Mancherorts beobachtet man pechschwarze, pelzig behaarte Mücken in den Gärten. Auch in Wald und Flur fliegen sie träge durch die Luft oder sie rasten an Blüten, Gehölzen oder Gebäuden. Die Fachleute der Bayerischen Gartenakademie klären auf, um welche Insekten es sich handelt.

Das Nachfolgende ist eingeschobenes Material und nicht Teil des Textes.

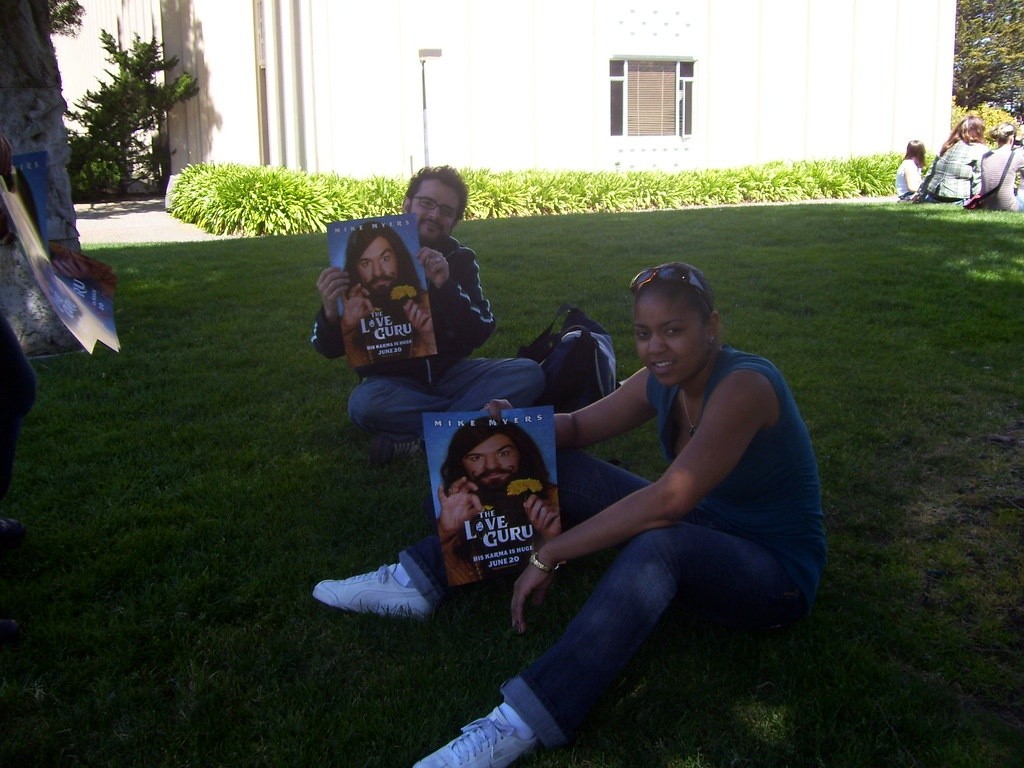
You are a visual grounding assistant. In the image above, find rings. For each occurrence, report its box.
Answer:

Besorgte Anrufer berichten am Gartentelefon von den auffälligen, etwa ein Zentimeter großen Insekten, die nur einen kurzen Zeitraum in Erscheinung treten und dann in kleineren oder größeren Schwärmen auftreten.

Die Mücken im Frühjahr

Es handelt sich um eine Haarmücke. Sie wird auch als Märzfliege oder Markusmücke bezeichnet. Üblicherweise tritt sie ab März bis Mai auf, jedenfalls um den 25. April herum, dem Markustag. Deshalb wird sie auch Markushaarmücke genannt. Lagen die Tiere im März noch im Kälteschlaf, sind sie jetzt nach mehreren warmen Tagen plötzlich, teilweise massenhaft erschienen. Sie leben nur noch wenige Wochen, in denen die Weibchen in humosen, am liebsten leicht feuchten Böden bis zu hundert Eier in Gruppen ablegen. Den Sommer über fressen die Larven von organischem Material, das von Kompost oder Mist stammt. Nur bei Nahrungsmangel kann es eventuell vorkommen, dass die älteren Larven Wurzeln anfressen.
Märzfliegen gehören zu den größten Haarmücken Europas und werden etwa einen Zentimeter lang. Männliche Tiere haben im Gegensatz zu den Weibchen sehr große kugelige Augen, beim Fliegen lassen sie die Hinterbeine schräg nach unten baumeln. Sie wirken recht plump. Die erwachsenen Mücken ernähren sich von Honigtau, Nektar und Pollen. Gleichzeitig tragen sie zur Bestäubung der Obstblüten bei und verbessern somit die Befruchtung bei vielen Fruchtgehölzen.

Die Mücken im Herbst

Da die Larven empfindlich gegen Trockenheit, nicht aber Kälte sind, kommen sie in Jahren mit starken Niederschlägen oder auch in feuchten Gebieten häufiger vor. Nach starken Regenperioden im Herbst treten deshalb oft raupenähnliche Tiere in Massen im Bereich von Steinplatten oder gelagerten Hölzern auf. Diese Knäuel dunkler, beinloser Larven mit einer dunkelbraunen Kopfkapsel sind die Larven der Haarmücken. Sie leben am liebsten unter Falllaubschichten, wo sie vermodernde Pflanzenteile fressen. Nur gelegentlich knabbern sie auch an Wurzeln. Nennenswerte Schäden sind aber selten. Die Überwinterung erfolgt schließlich in Bodentiefen von etwa fünf bis zehn Zentimetern. Besonders groß sind die Larven der Gartenhaarmücke (etwa 16 Millimeter), weshalb sie auch auffallen. Um möglichen Schaden im Garten zu verhindern, können Sie ein Zuviel an Larven aufsammeln, wenn sie in Haufen aus der Erde kommen.